This isn’t a controversial statement by any means, but there pops a question of why? Not why to seek truth over un-truth, that has been cleanly argued for. Rather, why seek truth over no-knowledge? If your mind has an accurate map of the world, it can regenerate that map by looking at the world. So the actual algorithm for truth gets into a question of a caching algorithm: which thoughts are good to be cached and which ones aren’t worth remembering because you can regenerate them? It’s primarily worth having thoughts you can personally re-generate from a state of a lot of ignorance, so the question of truth vs no-knowledge really does come down to caching and getting information just in time for use.

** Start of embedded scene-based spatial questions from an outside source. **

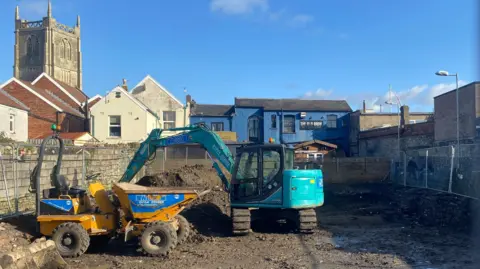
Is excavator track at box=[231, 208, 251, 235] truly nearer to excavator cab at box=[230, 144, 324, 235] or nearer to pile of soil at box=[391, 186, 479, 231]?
excavator cab at box=[230, 144, 324, 235]

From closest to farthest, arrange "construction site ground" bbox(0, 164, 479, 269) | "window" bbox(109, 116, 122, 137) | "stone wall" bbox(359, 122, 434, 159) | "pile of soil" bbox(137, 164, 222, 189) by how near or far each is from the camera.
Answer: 1. "construction site ground" bbox(0, 164, 479, 269)
2. "pile of soil" bbox(137, 164, 222, 189)
3. "stone wall" bbox(359, 122, 434, 159)
4. "window" bbox(109, 116, 122, 137)

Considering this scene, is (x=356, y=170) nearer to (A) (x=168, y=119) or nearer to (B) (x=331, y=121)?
(A) (x=168, y=119)

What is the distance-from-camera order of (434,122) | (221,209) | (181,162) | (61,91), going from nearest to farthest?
(221,209) < (181,162) < (434,122) < (61,91)

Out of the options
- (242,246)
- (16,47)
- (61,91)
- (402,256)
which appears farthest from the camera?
(16,47)

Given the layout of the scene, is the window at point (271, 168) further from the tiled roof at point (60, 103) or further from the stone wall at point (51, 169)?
the tiled roof at point (60, 103)

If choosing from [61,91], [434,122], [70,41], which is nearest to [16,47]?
[70,41]

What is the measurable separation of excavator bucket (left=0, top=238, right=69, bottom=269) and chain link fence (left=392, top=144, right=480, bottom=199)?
1062 centimetres

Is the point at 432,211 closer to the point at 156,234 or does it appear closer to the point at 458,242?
the point at 458,242

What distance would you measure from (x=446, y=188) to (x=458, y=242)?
5.39 m

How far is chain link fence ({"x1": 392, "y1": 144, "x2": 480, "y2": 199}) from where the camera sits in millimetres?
13744

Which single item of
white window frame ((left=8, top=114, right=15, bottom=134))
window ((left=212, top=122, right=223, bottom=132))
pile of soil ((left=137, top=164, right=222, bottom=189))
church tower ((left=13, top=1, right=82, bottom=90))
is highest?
church tower ((left=13, top=1, right=82, bottom=90))

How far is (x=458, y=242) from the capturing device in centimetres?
1077

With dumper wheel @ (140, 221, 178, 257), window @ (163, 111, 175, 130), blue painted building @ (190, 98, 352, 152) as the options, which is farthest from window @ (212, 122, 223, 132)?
dumper wheel @ (140, 221, 178, 257)

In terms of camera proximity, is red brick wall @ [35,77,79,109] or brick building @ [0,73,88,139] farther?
red brick wall @ [35,77,79,109]
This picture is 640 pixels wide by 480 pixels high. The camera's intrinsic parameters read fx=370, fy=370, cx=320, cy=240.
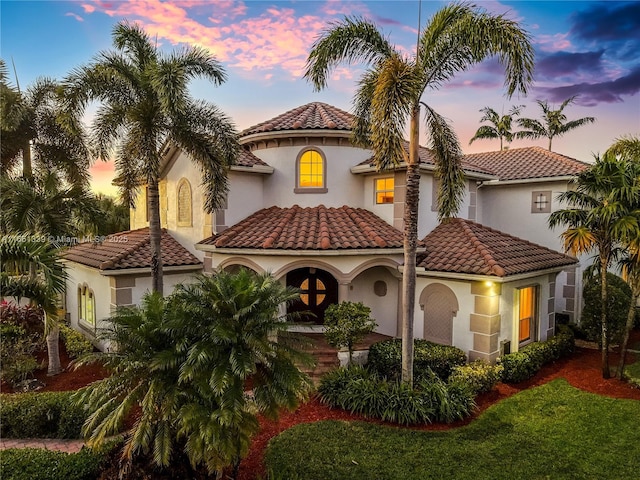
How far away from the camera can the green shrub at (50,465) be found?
626cm

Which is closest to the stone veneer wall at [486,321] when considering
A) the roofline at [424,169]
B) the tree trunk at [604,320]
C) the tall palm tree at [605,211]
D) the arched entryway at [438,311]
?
the arched entryway at [438,311]

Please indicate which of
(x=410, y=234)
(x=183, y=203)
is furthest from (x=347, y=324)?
(x=183, y=203)

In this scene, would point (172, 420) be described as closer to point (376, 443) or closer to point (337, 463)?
point (337, 463)

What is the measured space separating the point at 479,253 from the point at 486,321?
7.68 feet

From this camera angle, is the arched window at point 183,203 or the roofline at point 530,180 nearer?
the arched window at point 183,203

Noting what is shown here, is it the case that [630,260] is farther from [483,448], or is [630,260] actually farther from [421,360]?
[483,448]

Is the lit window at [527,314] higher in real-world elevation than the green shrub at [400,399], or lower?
higher

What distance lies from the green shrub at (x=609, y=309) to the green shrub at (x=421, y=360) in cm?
747

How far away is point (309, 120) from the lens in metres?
16.0

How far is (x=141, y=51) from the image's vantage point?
1156 centimetres

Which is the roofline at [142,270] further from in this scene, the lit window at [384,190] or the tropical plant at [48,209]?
the lit window at [384,190]

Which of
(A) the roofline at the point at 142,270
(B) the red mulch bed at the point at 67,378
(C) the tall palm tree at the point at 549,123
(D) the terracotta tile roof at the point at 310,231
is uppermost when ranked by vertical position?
(C) the tall palm tree at the point at 549,123

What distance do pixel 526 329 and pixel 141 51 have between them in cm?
1639

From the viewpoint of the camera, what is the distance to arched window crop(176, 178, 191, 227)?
628 inches
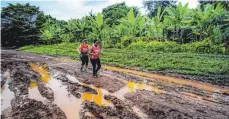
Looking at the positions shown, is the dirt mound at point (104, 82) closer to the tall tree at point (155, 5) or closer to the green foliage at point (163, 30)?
the green foliage at point (163, 30)

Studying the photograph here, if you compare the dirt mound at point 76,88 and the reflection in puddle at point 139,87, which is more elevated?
the dirt mound at point 76,88

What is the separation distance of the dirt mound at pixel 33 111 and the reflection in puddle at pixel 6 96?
0.59 ft

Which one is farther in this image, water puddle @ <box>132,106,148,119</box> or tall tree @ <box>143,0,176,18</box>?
tall tree @ <box>143,0,176,18</box>

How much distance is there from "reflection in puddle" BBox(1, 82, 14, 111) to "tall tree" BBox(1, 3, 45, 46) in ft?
103

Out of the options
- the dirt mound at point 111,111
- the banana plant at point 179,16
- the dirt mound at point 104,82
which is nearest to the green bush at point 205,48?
the banana plant at point 179,16

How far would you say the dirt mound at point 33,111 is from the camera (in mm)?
6020

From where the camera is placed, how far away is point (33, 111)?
639 centimetres

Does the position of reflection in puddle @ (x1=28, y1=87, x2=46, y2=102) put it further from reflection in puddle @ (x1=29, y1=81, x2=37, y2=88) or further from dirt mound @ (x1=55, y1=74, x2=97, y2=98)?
dirt mound @ (x1=55, y1=74, x2=97, y2=98)

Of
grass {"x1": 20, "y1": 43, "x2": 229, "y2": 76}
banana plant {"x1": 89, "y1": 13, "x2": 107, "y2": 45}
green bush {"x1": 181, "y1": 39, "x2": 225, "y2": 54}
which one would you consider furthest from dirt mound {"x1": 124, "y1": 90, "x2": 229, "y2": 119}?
banana plant {"x1": 89, "y1": 13, "x2": 107, "y2": 45}

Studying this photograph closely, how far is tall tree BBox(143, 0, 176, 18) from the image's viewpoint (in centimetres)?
3177

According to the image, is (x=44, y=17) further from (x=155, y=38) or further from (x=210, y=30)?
(x=210, y=30)

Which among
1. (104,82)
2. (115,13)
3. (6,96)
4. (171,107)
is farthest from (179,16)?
(115,13)

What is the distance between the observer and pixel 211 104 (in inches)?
275

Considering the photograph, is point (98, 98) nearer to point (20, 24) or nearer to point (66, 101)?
point (66, 101)
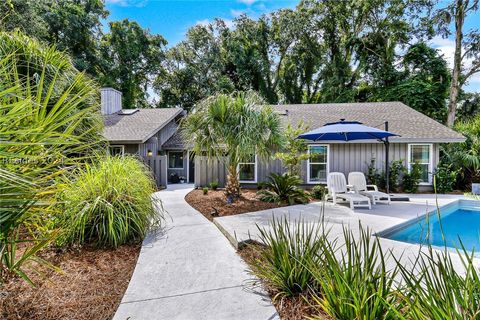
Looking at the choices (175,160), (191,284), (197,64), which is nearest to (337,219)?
(191,284)

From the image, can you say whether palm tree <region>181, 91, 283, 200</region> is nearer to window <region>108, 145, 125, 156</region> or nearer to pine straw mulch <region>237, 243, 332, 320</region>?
pine straw mulch <region>237, 243, 332, 320</region>

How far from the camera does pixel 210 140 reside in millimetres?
7480

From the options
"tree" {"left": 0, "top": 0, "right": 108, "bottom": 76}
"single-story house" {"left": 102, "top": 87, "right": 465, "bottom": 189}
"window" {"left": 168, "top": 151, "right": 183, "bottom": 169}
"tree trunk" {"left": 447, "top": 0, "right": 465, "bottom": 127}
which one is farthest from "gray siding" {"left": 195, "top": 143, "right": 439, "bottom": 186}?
"tree" {"left": 0, "top": 0, "right": 108, "bottom": 76}

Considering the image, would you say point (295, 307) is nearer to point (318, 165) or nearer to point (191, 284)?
point (191, 284)

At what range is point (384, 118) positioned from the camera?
13461 mm

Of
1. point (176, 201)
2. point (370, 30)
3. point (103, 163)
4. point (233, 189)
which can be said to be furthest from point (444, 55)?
point (103, 163)

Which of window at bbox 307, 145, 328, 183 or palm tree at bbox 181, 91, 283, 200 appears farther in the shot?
window at bbox 307, 145, 328, 183

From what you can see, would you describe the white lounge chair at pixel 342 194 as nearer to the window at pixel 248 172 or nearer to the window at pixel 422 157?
the window at pixel 248 172

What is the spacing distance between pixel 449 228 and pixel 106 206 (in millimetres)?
8091

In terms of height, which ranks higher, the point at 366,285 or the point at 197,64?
the point at 197,64

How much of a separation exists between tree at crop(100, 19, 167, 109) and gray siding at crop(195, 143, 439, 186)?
54.0 ft

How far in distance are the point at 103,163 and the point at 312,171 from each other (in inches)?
379

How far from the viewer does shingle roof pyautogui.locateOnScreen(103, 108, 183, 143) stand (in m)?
12.8

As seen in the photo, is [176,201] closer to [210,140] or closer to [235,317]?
[210,140]
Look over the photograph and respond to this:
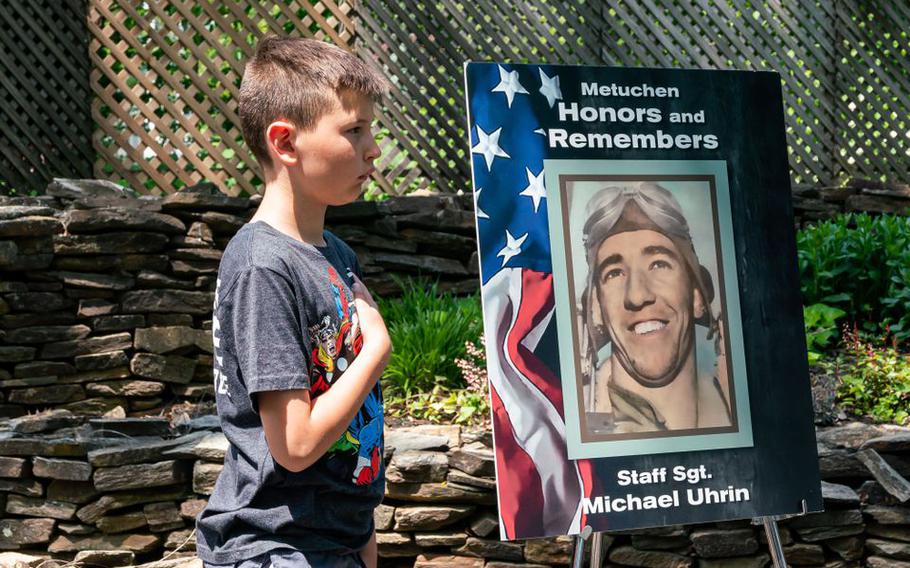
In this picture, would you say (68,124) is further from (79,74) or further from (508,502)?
(508,502)

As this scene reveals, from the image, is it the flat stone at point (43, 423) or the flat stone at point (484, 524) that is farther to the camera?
the flat stone at point (43, 423)

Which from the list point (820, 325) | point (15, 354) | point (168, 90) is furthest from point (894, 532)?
point (168, 90)

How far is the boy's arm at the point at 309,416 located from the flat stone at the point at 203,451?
2189mm

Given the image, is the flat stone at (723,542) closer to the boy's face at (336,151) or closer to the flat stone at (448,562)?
the flat stone at (448,562)

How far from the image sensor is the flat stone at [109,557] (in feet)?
11.4

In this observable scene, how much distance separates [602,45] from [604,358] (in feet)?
12.9

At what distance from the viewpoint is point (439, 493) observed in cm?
330

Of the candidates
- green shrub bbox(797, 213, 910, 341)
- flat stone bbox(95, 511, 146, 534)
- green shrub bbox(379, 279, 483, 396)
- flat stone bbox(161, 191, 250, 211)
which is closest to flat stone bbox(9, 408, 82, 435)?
flat stone bbox(95, 511, 146, 534)

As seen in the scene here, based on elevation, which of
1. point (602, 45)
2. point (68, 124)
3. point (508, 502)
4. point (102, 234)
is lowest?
point (508, 502)

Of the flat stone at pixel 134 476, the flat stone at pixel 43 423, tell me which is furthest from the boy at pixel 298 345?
the flat stone at pixel 43 423

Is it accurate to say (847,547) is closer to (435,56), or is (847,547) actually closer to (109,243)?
(109,243)

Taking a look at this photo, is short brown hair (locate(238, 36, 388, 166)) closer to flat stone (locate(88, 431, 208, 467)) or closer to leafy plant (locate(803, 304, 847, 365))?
flat stone (locate(88, 431, 208, 467))

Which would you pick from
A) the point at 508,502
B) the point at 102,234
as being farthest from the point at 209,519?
the point at 102,234

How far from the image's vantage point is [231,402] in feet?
4.75
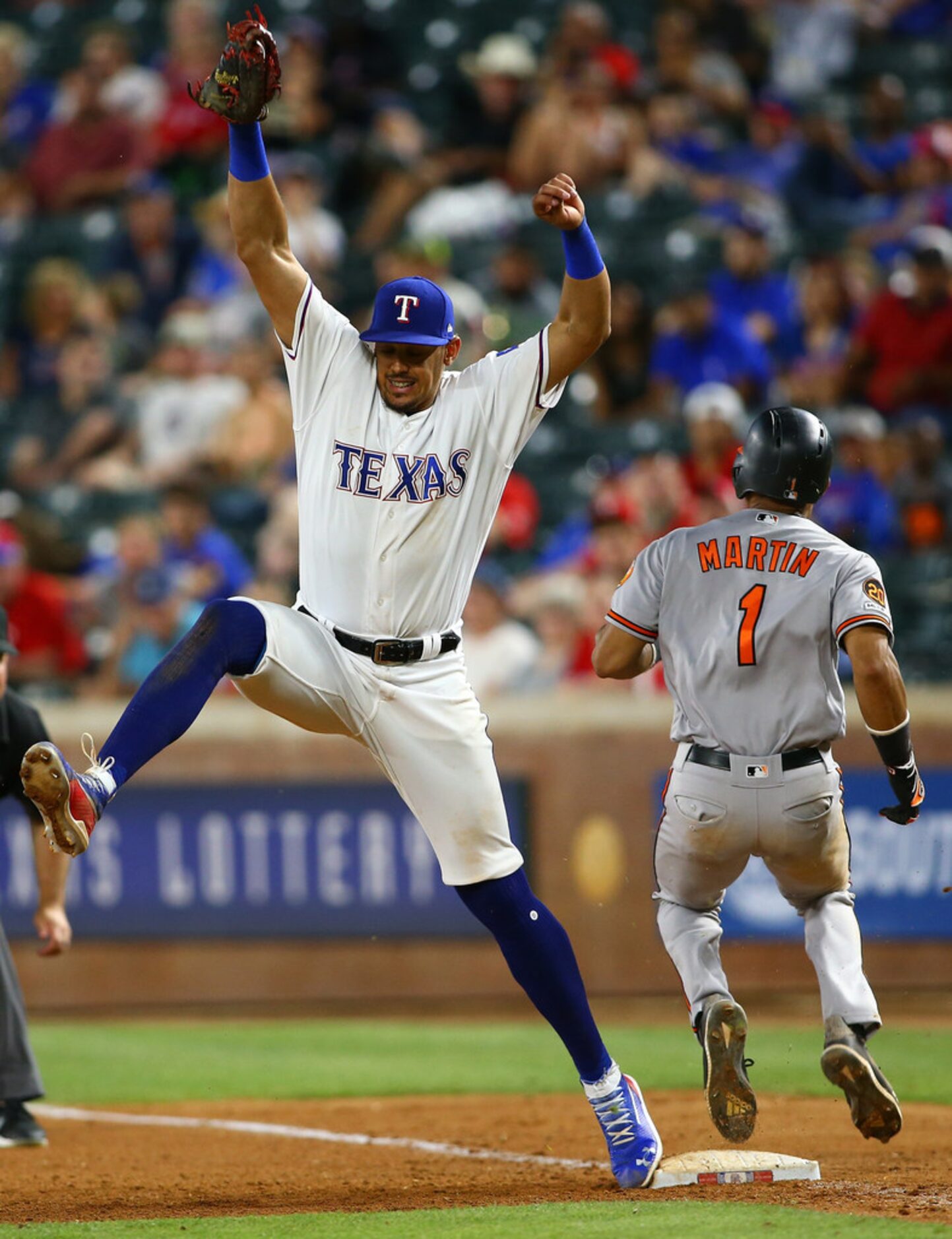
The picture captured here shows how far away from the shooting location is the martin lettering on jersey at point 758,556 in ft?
16.3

This isn’t necessarily a trivial problem and depends on one’s ability to know the access pattern of future information.

There is also something to be said for cleaning up as much of your brain as possible and pushing thoughts into the extended mind – paper and computers.


“But why extend that out for 100 years?”, I asked. “Pure hope,” was his reply.

This is a good reminder that hope is as hollow is fear after all. It probably not-so-subtle hint about this whole unfriendly AI business.


The Simple Truth 

The simple truth is a gigantic essay with a complicated metaphor and snark directed at some philosophical theories. This is a pretty strong abuse of the word “simple.”

“Creating another dollar bill would create an additional dollar’s worth of goods and services.”

Something about that statement just felt like a great punchline to a few arguments I had with people about general finance.


The majority of the essay is the general claim is that “A belief in X is true cannot make X more true.” Time to be a pedantic jerk. Beliefs CAN alter reality. Beliefs consume calories and mind-space which means there needs to be food, which means a whole lot of things after that. A belief “I am going to be hungry in 10 minutes” might actually make you slightly more hungry after ten minutes.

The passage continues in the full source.